Christopher Horner, a senior fellow at the Competitive Enterprise Institute and the author of Red Hot Lies: How Global Warming Alarmists Use Threats, Fraud, and Deception to Keep You Misinformed, said that some people’s belief in man-made global warming goes back to the same “long-proved human instinct” to assign blame that led to witch trials throughout history.
“Previously, when the crops failed, leading to famine, babies died…you’d blame the witch next door, throw her on the fire,” Horner said on The Glenn Beck Program. “Now, it’s when these catastrophes occur.”
The author told Stu Burguiere, who was filling in for Glenn Beck, that it is “tiresome” when such individuals “do this ritual in response to every blizzard or heat wave,” and “disgusting or sick” when man-made global warming is consistently blamed for natural catastrophes.
Author Chris Horner Explains Why Some Are Desperate to Believe in Global Warming
Author Christopher Horner speaks with Stu Burguiere on The Glenn Beck Program Nov. 15, 2013. (Photo: TheBlaze TV)
But Horner argued that there are different reasons people feel so strongly about the issue, and that for some, it simply comes down to “desperation.”
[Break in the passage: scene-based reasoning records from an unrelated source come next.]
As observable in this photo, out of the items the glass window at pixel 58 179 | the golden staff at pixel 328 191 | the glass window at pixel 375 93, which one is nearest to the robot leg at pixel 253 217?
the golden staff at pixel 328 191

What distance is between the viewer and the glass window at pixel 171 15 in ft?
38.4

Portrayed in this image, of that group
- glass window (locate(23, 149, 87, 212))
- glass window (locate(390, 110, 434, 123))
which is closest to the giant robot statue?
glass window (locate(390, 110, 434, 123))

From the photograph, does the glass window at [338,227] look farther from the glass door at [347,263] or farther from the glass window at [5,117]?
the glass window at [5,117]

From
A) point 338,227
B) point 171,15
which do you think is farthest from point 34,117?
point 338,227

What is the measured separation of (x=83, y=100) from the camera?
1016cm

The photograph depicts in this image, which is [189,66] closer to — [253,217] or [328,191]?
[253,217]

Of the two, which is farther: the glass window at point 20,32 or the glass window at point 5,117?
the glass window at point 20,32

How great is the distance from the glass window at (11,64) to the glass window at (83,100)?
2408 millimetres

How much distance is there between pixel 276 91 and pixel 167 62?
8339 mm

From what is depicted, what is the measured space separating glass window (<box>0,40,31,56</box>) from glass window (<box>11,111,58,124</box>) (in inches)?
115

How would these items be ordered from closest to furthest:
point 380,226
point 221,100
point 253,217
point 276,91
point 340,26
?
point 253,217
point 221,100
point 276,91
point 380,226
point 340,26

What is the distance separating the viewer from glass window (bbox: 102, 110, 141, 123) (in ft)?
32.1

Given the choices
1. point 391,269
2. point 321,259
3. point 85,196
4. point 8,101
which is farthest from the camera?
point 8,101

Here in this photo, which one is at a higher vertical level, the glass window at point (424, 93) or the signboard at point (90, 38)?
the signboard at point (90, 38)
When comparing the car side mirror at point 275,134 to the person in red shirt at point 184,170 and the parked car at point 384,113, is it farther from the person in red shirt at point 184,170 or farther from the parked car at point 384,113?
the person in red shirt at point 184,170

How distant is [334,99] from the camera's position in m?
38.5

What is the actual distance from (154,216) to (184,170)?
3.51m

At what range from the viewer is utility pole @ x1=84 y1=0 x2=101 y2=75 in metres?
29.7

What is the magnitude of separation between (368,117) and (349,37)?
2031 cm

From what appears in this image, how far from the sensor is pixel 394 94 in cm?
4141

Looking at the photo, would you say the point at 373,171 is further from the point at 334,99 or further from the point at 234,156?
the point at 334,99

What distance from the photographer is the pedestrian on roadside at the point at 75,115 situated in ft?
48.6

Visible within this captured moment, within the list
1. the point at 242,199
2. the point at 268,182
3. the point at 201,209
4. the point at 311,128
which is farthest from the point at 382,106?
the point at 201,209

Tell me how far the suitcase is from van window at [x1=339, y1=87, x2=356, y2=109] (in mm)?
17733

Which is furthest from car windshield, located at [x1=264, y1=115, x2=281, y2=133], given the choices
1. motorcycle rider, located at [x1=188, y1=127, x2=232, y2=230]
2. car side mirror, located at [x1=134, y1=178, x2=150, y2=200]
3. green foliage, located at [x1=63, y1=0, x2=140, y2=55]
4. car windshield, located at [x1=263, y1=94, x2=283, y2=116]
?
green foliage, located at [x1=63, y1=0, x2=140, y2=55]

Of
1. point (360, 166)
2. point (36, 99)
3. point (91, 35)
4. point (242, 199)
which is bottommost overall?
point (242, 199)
“Obviously when the spaceship that they either promised or were promised continues to not show up, or the comet continues to not come by, doomsday remains elusive, they’re grabbing anything that floats by,” he said.
But for others, Horner said that man-made global warming “affirms (their) worldview” that “modernity, whatever it is, wealth is horrible.”
The two also discussed the back-story behind the often-repeated line that “the science is settled,” and Horner said that in some cases, those climate change “experts” have included “hotel administrators, experts in ancient Chinese healing techniques, (and) gynecologists.”
The bottom line, the author argued, is if those who believe that man-made global warming had a real argument, “they’d make it, and…they’d stick with it.”
“They wouldn’t bounce between drought, rain, hot, cold, snow, no snow, warming, weather, climate, jobs, the French will like us (to prove their point),” Horner remarked. “They’d make their case.”